Director: Lois Lipman

“Oppenheimer” made out like gangbusters at the box office last summer, and is a shoe-in for a string of Oscar nods. As an intriguing counterpoint, Lois Lipman presents the largely untold story of the Hispanic and Native American communities that sat mere miles from the Trinity bomb test site in the New Mexico desert. They were not evacuated after the test, “perhaps” due to racism, and the health effects continue to plague them several generations removed from the time of the bomb test. Activists hold up placards at tourists visiting the Trinity site (which in itself seems rather a dangerous activity given it will be radioactive for millennia) and take their concerns all the way to the halls of Congress; their message is heard and supported, but the follow-through from the Hill is significantly less than they hoped for. Lipman’s interview subjects continue to lose family members to cancer—and even some of the interviewees themselves are gone by the time the credits roll.

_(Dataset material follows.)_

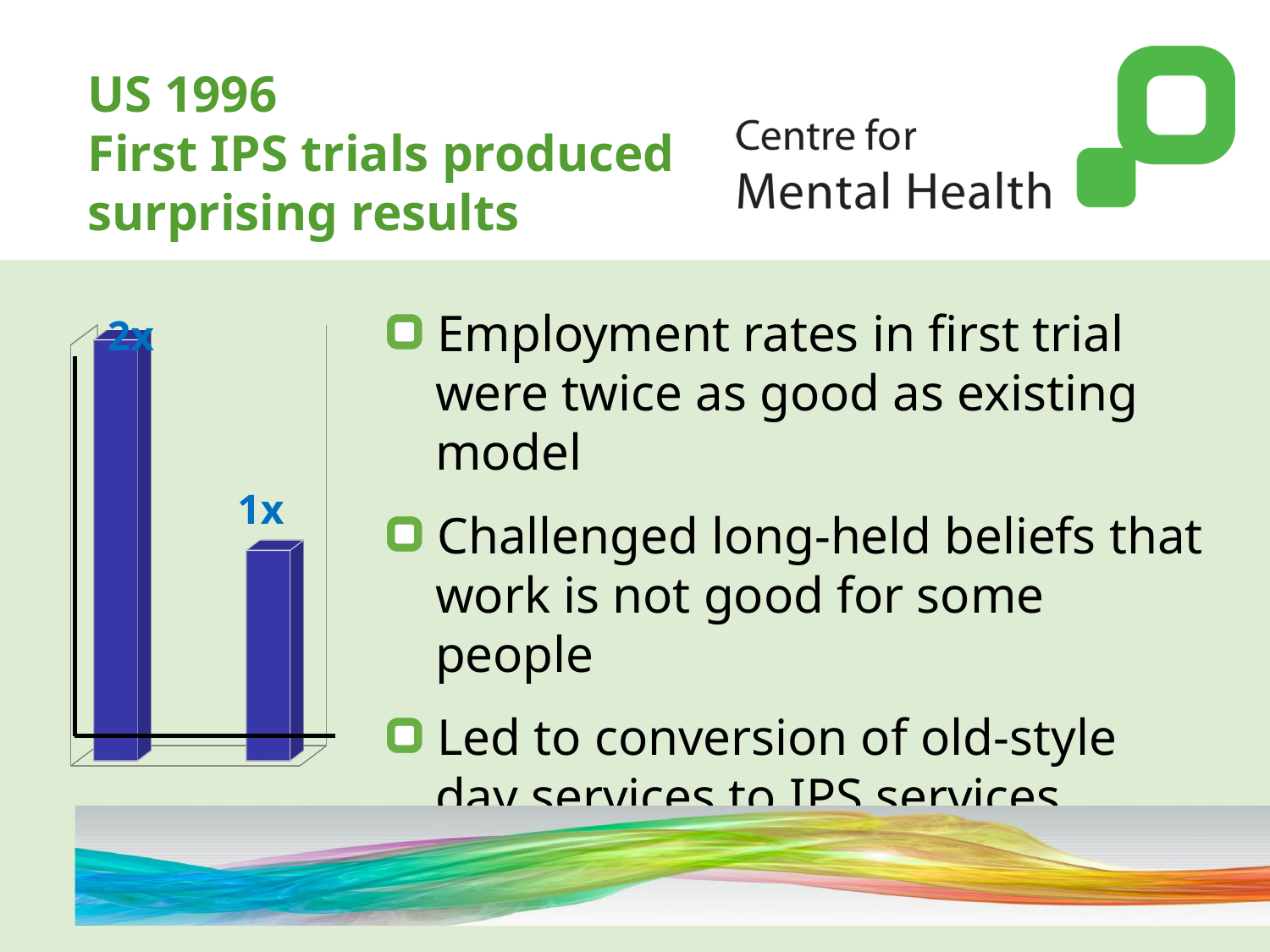
Does the chart have a legend? no What colour are the bars in the chart? blue What is the data label on the left bar of the chart? 2x How many bars does the chart show? 2 Which bar in the chart is the shortest? the right bar (1x) Which bar in the chart is the tallest? the left bar (2x) What kind of chart is shown on the left of the slide? bar chart What is the data label on the right bar of the chart? 1x Is the left bar or the right bar larger in the chart? the left bar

“First We Bombed New Mexico” will likely make a pittance compared to Christopher Nolan’s epic, but if there is any justice in the universe, perhaps Nolan might consider including this documentary on the Blu-Ray. To learn more, and help out, visit https://www.trinitydownwinders.com/

“SLOANE: A JAZZ SINGER”

“SLOANE: A JAZZ SINGER”
Director: Michael Lippert

Carol Sloane may be a familiar name to jazz aficionados, but few outside the genre likely know this incredible talent, who came up alongside Carmen McCare and Ella Fitzgerald, and, when jazz went out of fashion, likewise also hung out with the Beatles and Stones. Sloane never stopped working, even as her fan base dwindled and the tastes of the culture fractured even more. Michael Lippert’s intriguing documentary finds Sloane preparing for one big weekend of shows in New York at age 82, with Lippert sifting through six decades of archive footage—some of which he presents to Sloane herself, who often weeps at the memories. This isn’t so much a story about “one last hurrah” as it is a celebration of the music and its most ardent fans—some of whom also happen to be its most ardent practitioners.

“BAD FAITH: CHRISTIAN NATIONALISM’S UNHOLY WAR ON DEMOCRACY”
Directors Stephen Ujlaki, Christopher Jacob Jones

During the 2016 election season, and seemingly every day since, the question has been how could self-professed Christians continue to back a thrice-divorced man who gloated about sexual assault. “Bad Faith” puts forward that the union between the religious right and Trump is not merely one of convenience—though it certainly is that too—but just one chapter in a not-so-secret plot by certain sectors to essentially remake the United States as a Christian nation, necessarily to the exclusion of all else. Ujlaki and Jones trace this movement back to the post-Roe world, when charismatic leaders such as Pat Robertson found they could manufacture outrage not just about abortion policies but also stoke white animosity as the culture changed and America became browner. Shocking but not surprising, “Bad Faith” is an interesting film, even if no one will likely be converted after watching it—especially with a bit of a forced happy ending.

“AMONGST THE TREES”
Director: Trent Ubben, Jack Jensen

Copper Mountain College isn’t precisely famous for its men’s basketball record, so why do so many promising young athletes continue coming to this small school hidden in the Mojave Desert? For one, the players feel inspired by the work of head coach Walter Parham, who is pressing the team on a final-bid push to make the playoffs in a riveting, down-to-the-wire season. Documentarians Trent Ubben and Jack Jensen take viewers on a journey far away from the televised hoopla of the blue-chip programs, showing us a group of young men—and their fierce coaches—who see hope for the future in the most unlikely of places.

The film is executive produced by NBA All-Star Paul George, who certainly knows his way around the intricacies of the basketball court.

(featured image is taken from “Merchant Ivory,” from the film “The Remains of the Day”)

The 2024 Palm Springs Festival took place January 4th to the 14th.